Chama a atenção – gerando, inclusive, um sentimento de vergonha alheia –, a patética convocatória ao boicote feita inicialmente por um suposto crítico de televisão de uma das revistas mais alinhadas e cooptadas historicamente pelo lulopetismo. Trata-se, evidentemente, de uma estultice - como se um profissional especializado na crítica televisiva e de entretenimento pudesse simplesmente ignorar o fenômeno mundial do "streaming" simbolizado pela Netflix.

Também não se pode ignorar a intervenção estapafúrdia da presidente cassada por impeachment, que se notabiliza cada vez mais pela enorme dificuldade de articular um pensamento minimamente coerente, lógico e concatenado. Fica claro que, assim como não entendia de economia, política, gestão pública, liderança e inúmeros outros assuntos para os quais deveria ter dado atenção durante o seu fracassado governo, Dilma não consegue interpretar ou identificar o que são liberdades dramáticas próprias de uma obra de ficção meramente baseada em fatos reais.

Tal comportamento intolerante e antidemocrático, seja no caso da série na Netflix ou no episódio de triste memória da tentativa de censura prévia a exposições artísticas, mostra que lulopetistas e bolsonaristas não têm limites. O que se viu nesta semana no Sul do país, com agressões dos defensores de Lula a jornalistas que apenas realizavam o seu trabalho e, por outro lado, manifestações inaceitáveis de violência por parte dos admiradores de Bolsonaro contra a caravana liderada pelo ex-presidente, revela de forma cristalina que os dois extremos caminham inescapavelmente para um fascismo exacerbado.

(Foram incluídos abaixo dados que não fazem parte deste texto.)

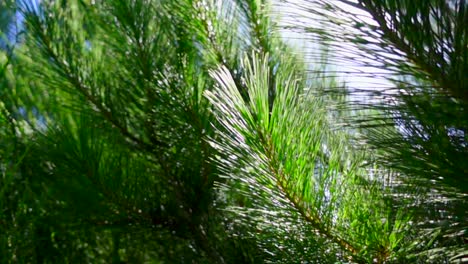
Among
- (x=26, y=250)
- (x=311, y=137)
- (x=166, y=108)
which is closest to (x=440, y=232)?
(x=311, y=137)

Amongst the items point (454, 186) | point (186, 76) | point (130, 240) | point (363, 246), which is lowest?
point (130, 240)

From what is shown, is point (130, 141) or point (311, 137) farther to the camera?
point (130, 141)

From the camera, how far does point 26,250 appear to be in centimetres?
141

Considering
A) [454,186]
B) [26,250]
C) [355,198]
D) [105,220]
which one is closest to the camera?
[454,186]

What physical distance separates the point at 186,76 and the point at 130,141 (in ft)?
0.78

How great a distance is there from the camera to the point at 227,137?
3.34 ft

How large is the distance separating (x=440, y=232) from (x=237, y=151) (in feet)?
1.16

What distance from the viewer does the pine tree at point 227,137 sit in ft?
3.27

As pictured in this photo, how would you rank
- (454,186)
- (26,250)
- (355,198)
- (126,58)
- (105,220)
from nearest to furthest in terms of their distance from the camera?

Essa esquerda de que falamos com certa vergonha e um profundo pesar se assemelha cada vez mais à extrema-direita da qual tanto pretende se diferenciar. São grupos que tentam censurar a arte em suas diversas manifestações e, neste caso mais recente, boicotar filmes, séries e plataformas digitais que fazem parte do dia a dia do mundo moderno. É uma visão arcaica, anacrônica, reacionária e até mesmo fascista.

Quando afirmamos a necessidade de construirmos uma alternativa concreta que unifique o campo das forças democráticas para as eleições de outubro, é também em função disso. O Brasil não pode, de forma alguma, ficar refém de uma polarização entre os extremos, à direita e à esquerda, que atacam a cultura, a democracia e a própria liberdade. As diversas facetas do obscurantismo, que se retroalimentam e se confundem entre si, devem ser duramente combatidas no âmbito democrático. Nosso mecanismo é o voto.

 


Miriam Leitão: Contradições e perigos

O juiz Sérgio Moro deu ao Roda Viva o dado definitivo sobre a importância de se manter o cumprimento da pena após a condenação em segunda instância. Desde 2016, só na 13ª Vara Federal em Curitiba, houve 114 execuções de pena por esse motivo. Desses, 12 são da Lava-Jato. Os outros 102 foram de “peculatos milionários” e também “traficantes, pedófilos, doleiros”. Será que o STF quer soltar todos eles? Quando, depois da Semana Santa, os ministros do STF se reunirem para decidir sobre o habeas corpus para o ex-presidente Lula, precisam ter em mente o que farão com todos os inúmeros condenados que, pelos crimes mais diversos, estão cumprindo pena no país. Porque o impressionante número de 114, em menos de dois anos, se refere apenas à 13ª Vara Federal.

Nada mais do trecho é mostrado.